The join_none keyword indicates that execution will continue after the parallel block completes, thus the entire foreach loop will execute and then the parent process will continue on to the next foreach loop. Further, the join_none also means that the child processes will not start until the parent process reaches a blocking statement.

However this won't allow us to detect when the child processes complete, unless they have some sort of shared variable they modify. To get around having to code that, SystemVerilog allows a handle to a process so it can schedule an event when the process completes. It doesn't, however, provide the ability to get the handle of a single statement. You must use process::self() inside a procedural context to get the process handle. Thus this won't work right if added directly to the fork-join block.

foreach (arr_obj1s[i]) begin
  fork
    automatic int j = i;
    arr_obj1s[j].run();
    job[j] = process::self(); // Will return parent process
    arr_obj2s[j].run();
  join_none
end

To fix this we need to create a new sequential procedural context that we can get the process handle of, then run the function from there:

foreach (arr_obj1s[i]) begin
  fork
    automatic int j = i;
    arr_obj1s[j].run(); // Spawns a new process for those that don't complete
    begin               // Spawns a new process for those that complete
      job[j] = process::self(); // Saves handle to this begin..end process
      arr_obj2s[j].run();       // Process continues though here
    end
  join_none
end

The final foreach loop only waits on processes for which we have a handle of. The processes that run forever are ignored.

First off, the way fork/join works in Verilog, each statement in the fork/join block executes concurrently. Absent a begin/end, each line is a statement in itself.
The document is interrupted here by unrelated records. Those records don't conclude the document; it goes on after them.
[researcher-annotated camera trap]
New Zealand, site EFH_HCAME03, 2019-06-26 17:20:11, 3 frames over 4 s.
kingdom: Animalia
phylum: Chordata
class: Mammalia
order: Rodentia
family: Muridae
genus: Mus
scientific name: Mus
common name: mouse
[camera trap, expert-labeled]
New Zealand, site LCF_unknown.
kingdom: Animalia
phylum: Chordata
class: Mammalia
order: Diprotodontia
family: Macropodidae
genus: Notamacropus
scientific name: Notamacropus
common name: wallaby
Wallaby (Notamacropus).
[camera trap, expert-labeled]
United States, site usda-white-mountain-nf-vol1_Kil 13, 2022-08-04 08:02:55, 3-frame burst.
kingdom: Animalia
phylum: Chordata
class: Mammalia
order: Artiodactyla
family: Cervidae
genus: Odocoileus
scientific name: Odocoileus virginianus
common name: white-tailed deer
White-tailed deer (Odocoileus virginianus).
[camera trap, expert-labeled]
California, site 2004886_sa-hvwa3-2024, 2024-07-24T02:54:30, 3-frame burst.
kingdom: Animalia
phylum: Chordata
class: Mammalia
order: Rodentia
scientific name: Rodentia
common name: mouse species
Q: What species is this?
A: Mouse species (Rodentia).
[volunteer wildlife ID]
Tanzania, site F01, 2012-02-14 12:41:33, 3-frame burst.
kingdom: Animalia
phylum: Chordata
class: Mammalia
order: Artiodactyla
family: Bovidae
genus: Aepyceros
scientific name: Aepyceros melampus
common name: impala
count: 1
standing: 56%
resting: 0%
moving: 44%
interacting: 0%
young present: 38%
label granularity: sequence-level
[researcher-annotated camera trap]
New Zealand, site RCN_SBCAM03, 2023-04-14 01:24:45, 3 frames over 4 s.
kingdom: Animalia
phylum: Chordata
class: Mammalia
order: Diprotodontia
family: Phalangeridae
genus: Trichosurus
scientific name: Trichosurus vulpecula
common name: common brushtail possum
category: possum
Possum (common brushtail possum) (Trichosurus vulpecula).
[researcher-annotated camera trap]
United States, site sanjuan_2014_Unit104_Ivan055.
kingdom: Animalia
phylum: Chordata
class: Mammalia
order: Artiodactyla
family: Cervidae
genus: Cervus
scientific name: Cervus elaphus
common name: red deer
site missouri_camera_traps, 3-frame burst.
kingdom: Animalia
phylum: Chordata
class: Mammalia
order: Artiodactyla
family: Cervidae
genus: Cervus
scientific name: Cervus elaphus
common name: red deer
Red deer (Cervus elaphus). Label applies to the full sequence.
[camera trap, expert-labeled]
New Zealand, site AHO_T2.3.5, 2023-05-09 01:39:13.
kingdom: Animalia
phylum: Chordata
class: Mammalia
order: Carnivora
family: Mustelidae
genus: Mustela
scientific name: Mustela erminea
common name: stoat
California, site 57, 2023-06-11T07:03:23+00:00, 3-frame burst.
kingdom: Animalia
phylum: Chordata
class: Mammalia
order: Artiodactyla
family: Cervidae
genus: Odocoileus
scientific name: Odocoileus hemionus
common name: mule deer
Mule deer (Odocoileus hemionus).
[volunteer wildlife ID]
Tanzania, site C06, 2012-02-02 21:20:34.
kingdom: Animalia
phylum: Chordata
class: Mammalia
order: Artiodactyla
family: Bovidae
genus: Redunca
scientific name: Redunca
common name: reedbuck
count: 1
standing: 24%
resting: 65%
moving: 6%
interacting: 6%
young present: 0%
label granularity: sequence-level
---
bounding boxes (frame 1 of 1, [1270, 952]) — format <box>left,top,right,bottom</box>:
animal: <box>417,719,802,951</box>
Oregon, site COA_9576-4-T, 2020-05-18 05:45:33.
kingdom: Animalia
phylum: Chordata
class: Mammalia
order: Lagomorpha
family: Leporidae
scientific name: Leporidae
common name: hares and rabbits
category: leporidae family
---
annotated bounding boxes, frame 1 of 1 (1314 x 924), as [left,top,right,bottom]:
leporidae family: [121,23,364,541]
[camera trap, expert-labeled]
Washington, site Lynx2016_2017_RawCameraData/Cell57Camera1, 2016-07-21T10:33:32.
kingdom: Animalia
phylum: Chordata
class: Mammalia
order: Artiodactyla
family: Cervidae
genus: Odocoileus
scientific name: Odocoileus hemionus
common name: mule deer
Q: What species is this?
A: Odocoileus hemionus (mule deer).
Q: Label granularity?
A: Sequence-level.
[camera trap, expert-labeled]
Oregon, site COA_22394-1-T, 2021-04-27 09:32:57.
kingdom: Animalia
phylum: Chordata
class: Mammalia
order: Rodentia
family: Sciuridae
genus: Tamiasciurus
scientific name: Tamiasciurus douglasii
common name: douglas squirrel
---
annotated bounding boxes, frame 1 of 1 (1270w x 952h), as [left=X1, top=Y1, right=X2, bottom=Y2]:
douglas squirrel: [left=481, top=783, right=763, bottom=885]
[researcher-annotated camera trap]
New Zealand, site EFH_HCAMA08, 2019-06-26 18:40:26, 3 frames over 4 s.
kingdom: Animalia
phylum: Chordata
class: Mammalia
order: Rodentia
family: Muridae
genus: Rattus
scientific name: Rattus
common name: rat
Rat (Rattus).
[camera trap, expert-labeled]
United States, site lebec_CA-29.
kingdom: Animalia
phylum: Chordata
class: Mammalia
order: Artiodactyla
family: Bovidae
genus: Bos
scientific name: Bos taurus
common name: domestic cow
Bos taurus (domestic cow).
So your example is forking off at least two processes for each iteration of the loop.

    fork
        automatic int j = i;                               <= Statement 1 ??
        arr_obj1s[j].run(); // these run forever loops     <= Statement 2
        begin                                              \ 
            job[j] = process::self();                      |  <= Statement 3
            arr_obj2s[j].run(); // these run finite logic  |
        end                                                /
    join_none

I say at least, because I don't fully understand how the automatic int j is treated in this case.

So here is what happens.

For each iteration of the loop:

1. arr_obj1s[j].run() is started. (This runs a forever loop and will never end.)
2. arr_obj2s[j].run() is started. (This will end after running for some finite time.) The process ID for the process that started this is stored in job[j].

The code which is calling await is only waiting on the processes which started the calls to arr_obj2s[j].run(). They will complete since they are running a finite task.

The forever loops will still be running, even after the await calls have all completed.